Runbook: Roll Back Config and Rules¶
Use this when a tenant config or rules change causes empty recommendations, elevated errors, or a quality regression.
Safety rules¶
- Prefer the admin API path because it validates payloads and records audit events.

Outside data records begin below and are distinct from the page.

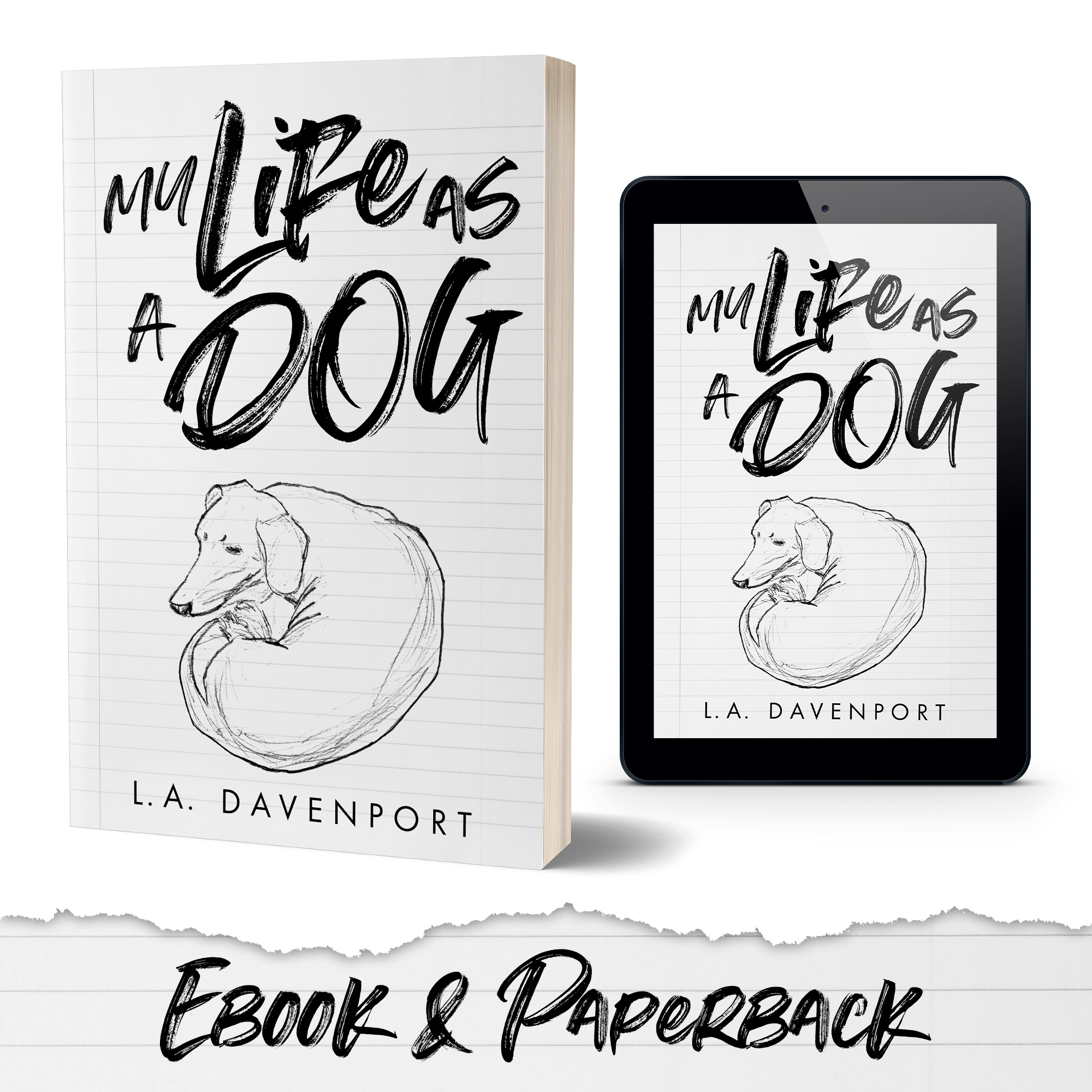 Buy My Life as a Dog by LA Davenport Now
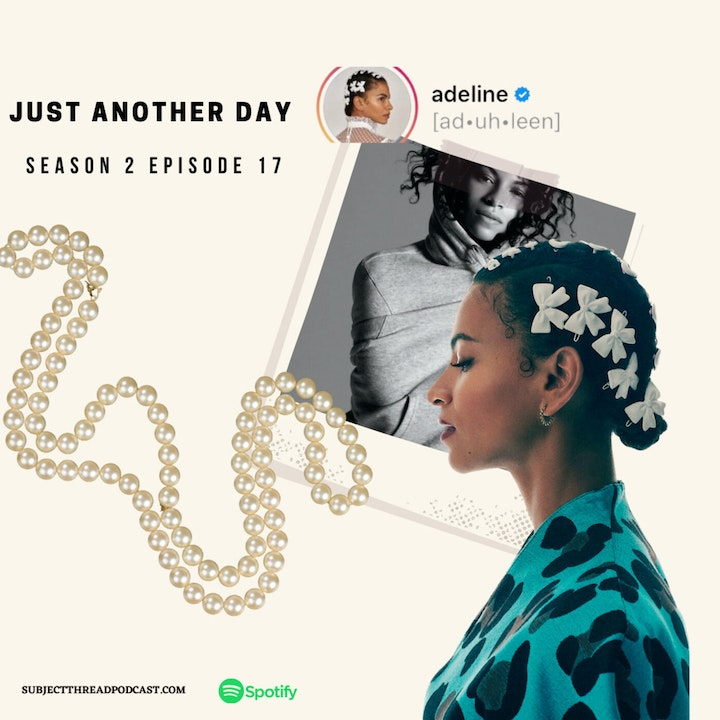 Just Another Day in Brooklyn with Singer and Producer Adeline S 2 E 17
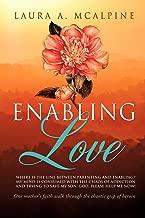 Enabling Love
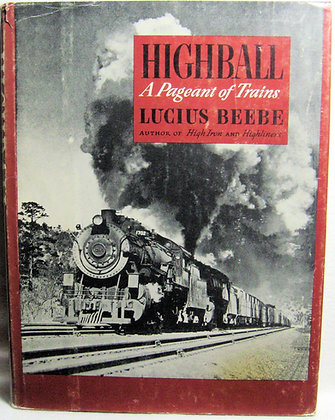 Highball: A Pageant of Trains by Beebe 1945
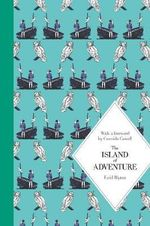 Island of Adventure : 70th Anniversary - Enid Blyton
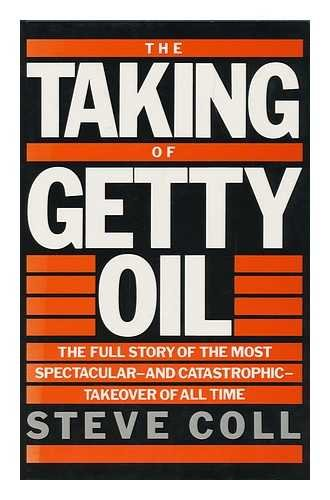 9780044402671: The Taking of Getty Oil: The Full Story of the Most Spectacular and Catastrophic Takeover of all Time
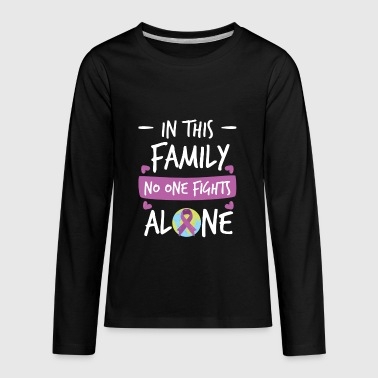 In this Family no one fights alone Pink Ribbon - Kids' Premium Long Sleeve T-Shirt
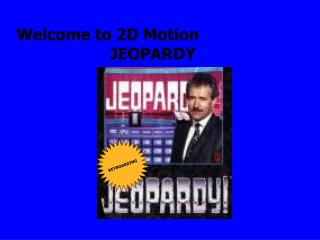 Welcome to 2D Motion                     JEOPARDY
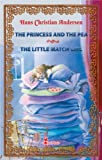 img - for The Princess and the Pea ~ The Little Match Girl. Two Illustrated Fairy Tales by Hans Christian Andersen (Excellent for Bedtime & Young Readers) book / textbook / text book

- Capture the current failing response before changing state.
- Use
If-Matchwith the current ETag when possible to avoid overwriting a concurrent update. - Do not paste config, rules, audit details, or customer data into public issues.
Capture current state¶
Set the affected tenant:
BASE_URL=${BASE_URL:-http://localhost:8000}
TENANT_ID=${TENANT_ID:-demo}
Fetch the current documents:
curl -i -fsS "$BASE_URL/v1/admin/tenants/$TENANT_ID/config" \
-H "X-Org-Id: $TENANT_ID" \
-H "X-Dev-User-Id: local-dev" \
-H "X-Dev-Org-Id: $TENANT_ID"
curl -i -fsS "$BASE_URL/v1/admin/tenants/$TENANT_ID/rules" \
-H "X-Org-Id: $TENANT_ID" \
-H "X-Dev-User-Id: local-dev" \
-H "X-Dev-Org-Id: $TENANT_ID"
Record the response body and ETag header for each document.
Find the previous payload¶
List recent audit events:
curl -fsS "$BASE_URL/v1/admin/tenants/$TENANT_ID/audit?limit=50" \
-H "X-Org-Id: $TENANT_ID" \
-H "X-Dev-User-Id: local-dev" \
-H "X-Dev-Org-Id: $TENANT_ID"
Look for config.update or rules.update. Use the prior payload from the audit detail only if your role is allowed to read those fields. If audit details are not visible, recover the last-known-good JSON from deployment records, incident notes, or a checked release artifact.
Reapply the previous payload¶
Save the previous payload to a local file such as /tmp/recsys-config-rollback.json, then apply it:
curl -fsS -X PUT "$BASE_URL/v1/admin/tenants/$TENANT_ID/config" \
-H "Content-Type: application/json" \
-H "If-Match: W/\"current-config-etag\"" \
-H "X-Org-Id: $TENANT_ID" \
-H "X-Dev-User-Id: local-dev" \
-H "X-Dev-Org-Id: $TENANT_ID" \
--data-binary @/tmp/recsys-config-rollback.json
For rules, use the same pattern against /v1/admin/tenants/$TENANT_ID/rules.
If the API returns a version conflict, fetch the current document again, confirm no other operator is handling the same incident, and retry with the new ETag.
Invalidate caches¶
After config or rules rollback:
curl -fsS -X POST "$BASE_URL/v1/admin/tenants/$TENANT_ID/cache/invalidate" \
-H "Content-Type: application/json" \
-H "X-Org-Id: $TENANT_ID" \
-H "X-Dev-User-Id: local-dev" \
-H "X-Dev-Org-Id: $TENANT_ID" \
-d '{"targets":["config","rules","popularity"]}'
popularity is relevant for artifact-related cache state and is harmless when no matching cache exists.
Verification¶
- Repeat the failing recommendation request.
- Confirm
meta.config_versionandmeta.rules_versionmatch the expected rolled-back documents. - Confirm empty recommendation rate, error rate, and latency recover.
- Add the rollback versions and request IDs to the incident record.